Journal of Physics: Conference Series | 2009
Robin A. A. Ince; Fernando Montani; Ehsan Arabzadeh; Mathew E. Diamond; Stefano Panzeri
In order to understand how populations of neurons encode information about external correlates, it is important to develop minimal models of the probability of neural population responses which capture all the salient changes of neural responses with stimuli. In this context, it is particularly useful to determine whether interactions among neurons responding to stimuli can be described by a pairwise interaction model, or whether a higher order interaction model is needed. To address this question, we compared real neural population activity obtained from the rat somatosensory cortex to maximum-entropy models which take into account only interaction of up any given order. By performing these comparisons, we found that interactions of order two were sufficient to explain a large amount of observed stimulus-response distributions, but not all of them. Triple-wise interactions were necessary to fully explain the data. We then used Shannon information to compute the impact of high order correlations on the amount of somatosensory information transmitted by the neural population. We found that correlations of order two gave a good approximation of information carried by the neural population, within 4% of the true value. Third order correlations gave an even better approximation, within 2% of the true value. Taken together, these results suggest that higher order interactions exist and shape the dynamics of cortical networks, but play a quantitatively minor role in determining the information capacity of neural populations.
Chaos | 2018
Roman Baravalle; Osvaldo A. Rosso; Fernando Montani
Electroencephalography (EEG) signals depict the electrical activity that takes place at the surface of the brain and provide an important tool for understanding a variety of cognitive processes. The EEG is the product of synchronized activity of the brain, and variations in EEG oscillations patterns reflect the underlying changes in neuronal synchrony. Our aim is to characterize the complexity of the EEG rhythmic oscillations bands when the subjects perform a visuomotor or imagined cognitive tasks (imagined movement), providing a causal mapping of the dynamical rhythmic activities of the brain as a measure of attentional investment. We estimate the intrinsic correlational structure of the signals within the causality entropy-complexity plane H×C, where the enhanced complexity in the gamma 1, gamma 2, and beta 1 bands allows us to distinguish motor-visual memory tasks from control conditions.

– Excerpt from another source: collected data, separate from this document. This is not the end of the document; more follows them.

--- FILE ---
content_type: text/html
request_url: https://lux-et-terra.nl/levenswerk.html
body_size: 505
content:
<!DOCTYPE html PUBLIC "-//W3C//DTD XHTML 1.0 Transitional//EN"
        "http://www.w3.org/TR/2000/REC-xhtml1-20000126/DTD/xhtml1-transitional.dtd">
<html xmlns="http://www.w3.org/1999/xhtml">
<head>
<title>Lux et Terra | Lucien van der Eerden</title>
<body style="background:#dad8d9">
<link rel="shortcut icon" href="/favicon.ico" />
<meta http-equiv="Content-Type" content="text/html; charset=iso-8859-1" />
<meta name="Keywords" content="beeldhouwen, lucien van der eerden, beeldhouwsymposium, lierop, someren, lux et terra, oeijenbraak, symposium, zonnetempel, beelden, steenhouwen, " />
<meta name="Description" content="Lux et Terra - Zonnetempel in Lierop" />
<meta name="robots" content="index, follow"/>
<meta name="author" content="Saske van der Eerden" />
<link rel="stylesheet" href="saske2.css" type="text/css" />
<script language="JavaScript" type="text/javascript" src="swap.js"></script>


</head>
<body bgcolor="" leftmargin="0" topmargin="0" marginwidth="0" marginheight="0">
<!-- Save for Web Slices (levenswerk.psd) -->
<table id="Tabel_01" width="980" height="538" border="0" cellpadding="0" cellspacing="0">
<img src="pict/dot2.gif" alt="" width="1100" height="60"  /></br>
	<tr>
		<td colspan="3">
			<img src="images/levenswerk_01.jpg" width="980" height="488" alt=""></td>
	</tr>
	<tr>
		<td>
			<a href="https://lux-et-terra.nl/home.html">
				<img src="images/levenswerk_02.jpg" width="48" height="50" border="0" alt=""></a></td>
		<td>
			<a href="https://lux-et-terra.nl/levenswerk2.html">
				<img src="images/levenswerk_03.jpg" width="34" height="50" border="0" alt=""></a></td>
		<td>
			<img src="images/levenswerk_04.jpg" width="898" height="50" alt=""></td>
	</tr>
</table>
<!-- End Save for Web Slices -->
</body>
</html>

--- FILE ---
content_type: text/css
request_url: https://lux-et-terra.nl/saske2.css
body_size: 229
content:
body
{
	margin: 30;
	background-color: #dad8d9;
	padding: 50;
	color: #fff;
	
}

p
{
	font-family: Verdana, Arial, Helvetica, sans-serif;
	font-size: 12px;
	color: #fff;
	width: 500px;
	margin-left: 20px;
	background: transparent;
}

We identify the dynamics of the gamma 1, gamma 2, and beta 1 rhythmic oscillations within the zone of a chaotic dissipative behavior, whereas in contrast the beta 2 band shows a much higher level of entropy and a significant low level of complexity that correspond to a non-invertible cubic map. Our findings enhance the importance of the gamma band during attention in perceptual feature binding during the visuomotor/imagery tasks.
Entropy | 2018
Roman Baravalle; Osvaldo A. Rosso; Fernando Montani
The electroencephalogram (EEG) is an electrophysiological monitoring method that allows us to glimpse the electrical activity of the brain. Neural oscillations patterns are perhaps the best salient feature of EEG as they are rhythmic activities of the brain that can be generated by interactions across neurons. Large-scale oscillations can be measured by EEG as the different oscillation patterns reflected within the different frequency bands, and can provide us with new insights into brain functions. In order to understand how information about the rhythmic activity of the brain during visuomotor/imagined cognitive tasks is encoded in the brain we precisely quantify the different features of the oscillatory patterns considering the Shannon–Fisher plane H×F. This allows us to distinguish the dynamics of rhythmic activities of the brain showing that the Beta band facilitate information transmission during visuomotor/imagined tasks.